With the increasing number of electric vehicles, the requirements for battery transport and storage are also growing both for manufacturers and suppliers. Hence, precautions must be taken to maintain the quality of the batteries for as long as possible and to transport them safely to their destinations. For example, for optimum service life, batteries should be regularly recharged to defined state-of-charge (SOC) levels if they are stored for an extended period. Otherwise, they must not be offered to the end consumer as new. Particular charging conditions must also be guaranteed for the transport of batteries depending on type and transport route.
NovaCarts Charger supports the charging/discharging system for both tasks: depending on requirements, the batteries can be recharged to the defined state-of-charge (SOC) levels or discharged for a safe transport.
How the NC Charger Works
To make this possible, the NC Charger simulates the environment of the particular traction battery: the test system supplies the battery control unit both with voltage and with the necessary CAN messages. This is done by means of residual bus simulation, which must match the very traction battery.
All simulations and the CAN-bus communication run under the NovaCarts operating software on a Linux real-time computer. A component with a mains connection featuring a protective insulated input circuit is available to connect transportable units. It protects employees during operation as well as the system components from excessive contact voltage and overvoltage.
Compact Design and Easy Operation
The NovaCarts Charger charging/discharging system is a compact unit in rack format that can be used flexibly thanks to its wheels. The test bench is operated on three-phase industrial mains supply and uses that energy to charge the batteries as well. Discharged power is fed back into the grid during the discharging process.
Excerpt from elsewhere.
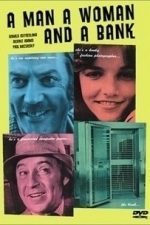 A Man, a Woman and a Bank (1979)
The NC Charger is controlled via a computer built directly into the rack on which the NovaCarts Real-Time Suite is installed. It includes operation during testing as well as the database for controlling the test bench. Alternatively, the system can be operated via a touch screen attached to the NC Charger on a swiveling bracket. The charging/discharging device was designed in such a way that it can be used easily and safely by technical staff without requiring any special training.
Minimizing Transport Risks
In addition to the aspect of quality assurance, lithium batteries frequently used for energy storage in mobile devices and vehicles also present a transport risk: they are quite susceptible to deep discharge and overcharging, mechanical damage, and external temperature effects. For these reasons, lithium-based energy storage systems are classified as dangerous goods according to international transport law and are therefore subject to special transport regulations.
In order to comply with these specifications and minimize transport risks, vehicle batteries can be discharged to a required state-of-charge level (SOC) using the NC Charger prior to transport, e.g. max. 30 percent for air freight; the charge status of the battery is documented in a protocol in PDF format, which is also automatically sent to a connected printer. It contains all data and information necessary for air freight transport.